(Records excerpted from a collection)
..............................

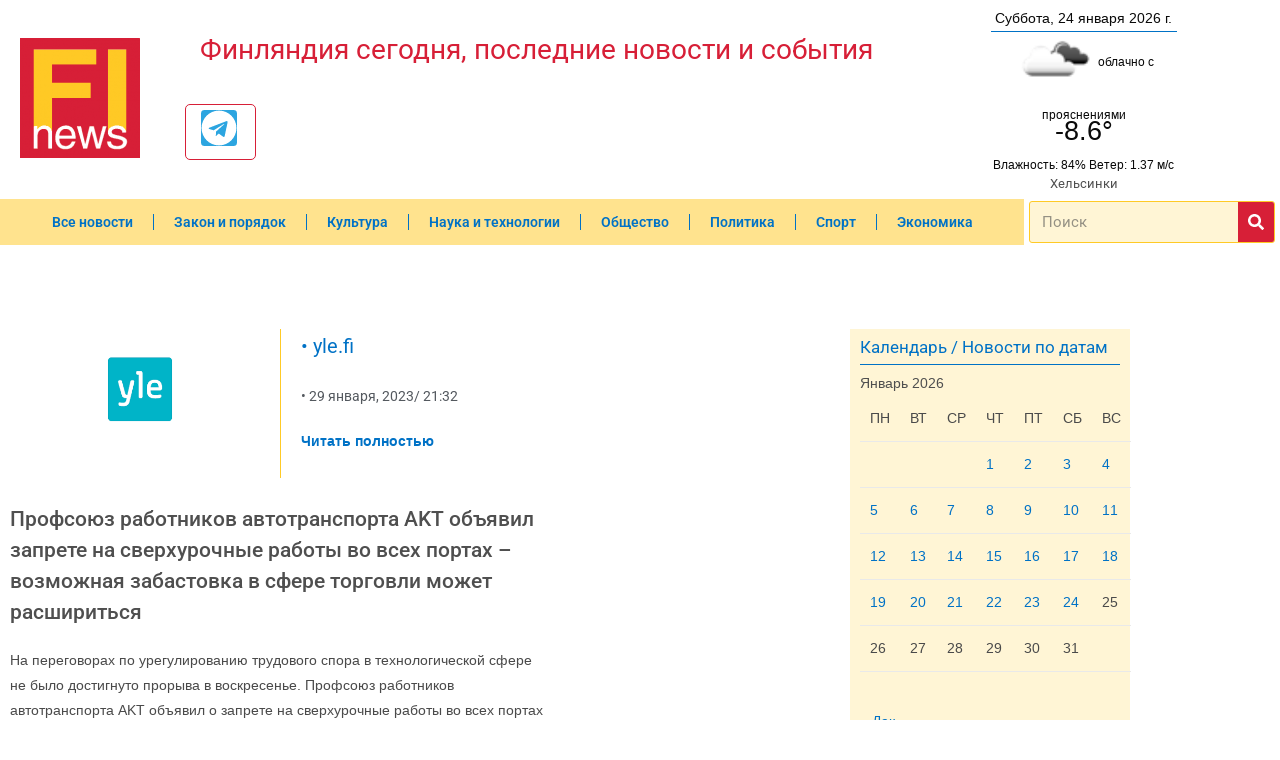

--- FILE ---
content_type: text/html; charset=utf-8
request_url: https://www.google.com/recaptcha/api2/aframe
body_size: 268
content:
<!DOCTYPE HTML><html><head><meta http-equiv="content-type" content="text/html; charset=UTF-8"></head><body><script nonce="xPICydA7V9khW3bVbvMgYQ">/** Anti-fraud and anti-abuse applications only. See google.com/recaptcha */ try{var clients={'sodar':'https://pagead2.googlesyndication.com/pagead/sodar?'};window.addEventListener("message",function(a){try{if(a.source===window.parent){var b=JSON.parse(a.data);var c=clients[b['id']];if(c){var d=document.createElement('img');d.src=c+b['params']+'&rc='+(localStorage.getItem("rc::a")?sessionStorage.getItem("rc::b"):"");window.document.body.appendChild(d);sessionStorage.setItem("rc::e",parseInt(sessionStorage.getItem("rc::e")||0)+1);localStorage.setItem("rc::h",'1769293369837');}}}catch(b){}});window.parent.postMessage("_grecaptcha_ready", "*");}catch(b){}</script></body></html>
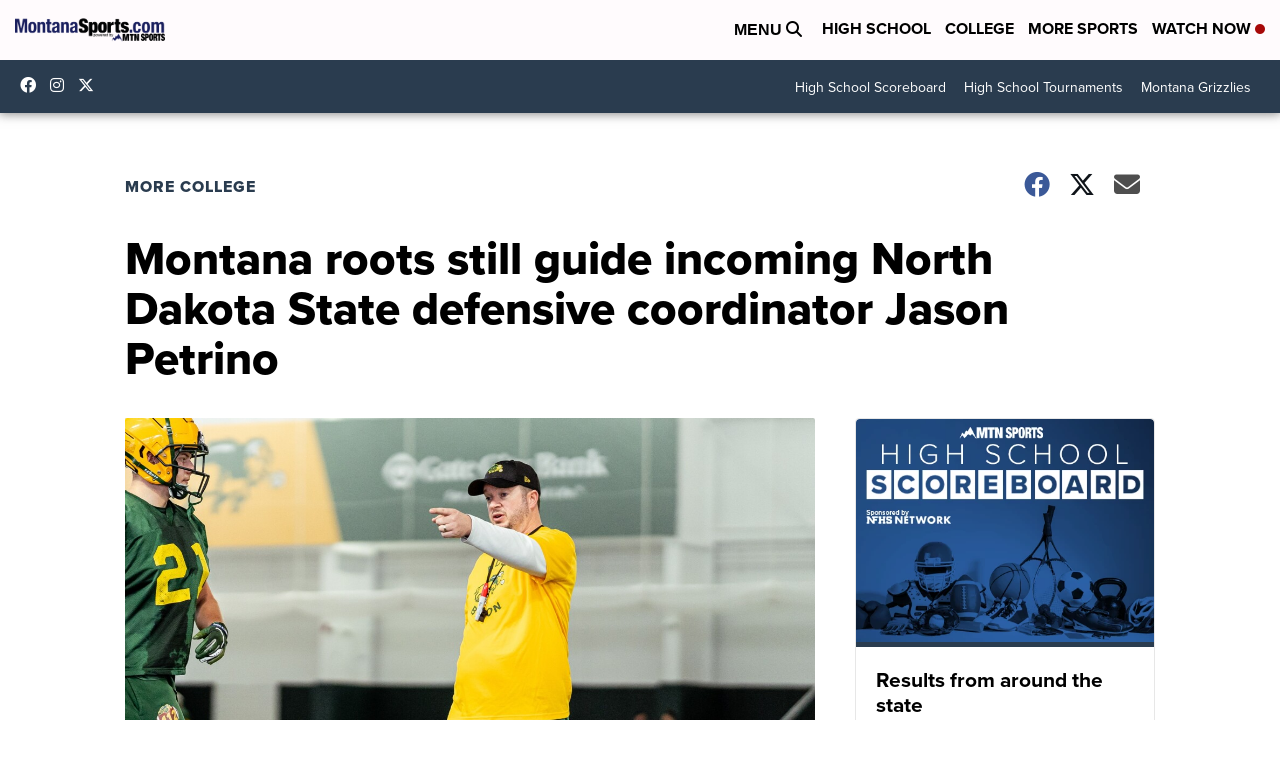

--- FILE ---
content_type: application/javascript; charset=utf-8
request_url: https://fundingchoicesmessages.google.com/f/AGSKWxVBjfgvSjD7NiwQA6ONW5h-RE5oLR9JJ30JI10yN6vHF4sSXJv55fuN3Tdb889QMuuu8teHLXPGiTm4ToFDAwQcCChv4xXPQOGIMCWT6undtHjl8BX7JTMv0hK8gcDnqO-PbNU2PTOuFqSk7f7D-eSdg_npK2vAHPs6T69wKmLVEz2Gqe5Nbe_hLVIo/_/trafficadpdf02._adbanners.-ad-zone./ads/?page=/toggleAds.
body_size: -1283
content:
window['19f563f3-cfa5-431e-a791-966553499cdf'] = true;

..............................

EXERCISE BRIEF — Please set down every record above exactly as it appears, leaving out the pictures.

OUTPUT FOR THIS EXERCISE —
--- FILE ---
content_type: text/html; charset=utf-8
request_url: https://www.google.com/recaptcha/api2/aframe
body_size: 268
content:
<!DOCTYPE HTML><html><head><meta http-equiv="content-type" content="text/html; charset=UTF-8"></head><body><script nonce="xPICydA7V9khW3bVbvMgYQ">/** Anti-fraud and anti-abuse applications only. See google.com/recaptcha */ try{var clients={'sodar':'https://pagead2.googlesyndication.com/pagead/sodar?'};window.addEventListener("message",function(a){try{if(a.source===window.parent){var b=JSON.parse(a.data);var c=clients[b['id']];if(c){var d=document.createElement('img');d.src=c+b['params']+'&rc='+(localStorage.getItem("rc::a")?sessionStorage.getItem("rc::b"):"");window.document.body.appendChild(d);sessionStorage.setItem("rc::e",parseInt(sessionStorage.getItem("rc::e")||0)+1);localStorage.setItem("rc::h",'1769293369837');}}}catch(b){}});window.parent.postMessage("_grecaptcha_ready", "*");}catch(b){}</script></body></html>

--- FILE ---
content_type: application/javascript; charset=utf-8
request_url: https://fundingchoicesmessages.google.com/f/AGSKWxVBjfgvSjD7NiwQA6ONW5h-RE5oLR9JJ30JI10yN6vHF4sSXJv55fuN3Tdb889QMuuu8teHLXPGiTm4ToFDAwQcCChv4xXPQOGIMCWT6undtHjl8BX7JTMv0hK8gcDnqO-PbNU2PTOuFqSk7f7D-eSdg_npK2vAHPs6T69wKmLVEz2Gqe5Nbe_hLVIo/_/trafficadpdf02._adbanners.-ad-zone./ads/?page=/toggleAds.
body_size: -1283
content:
window['19f563f3-cfa5-431e-a791-966553499cdf'] = true;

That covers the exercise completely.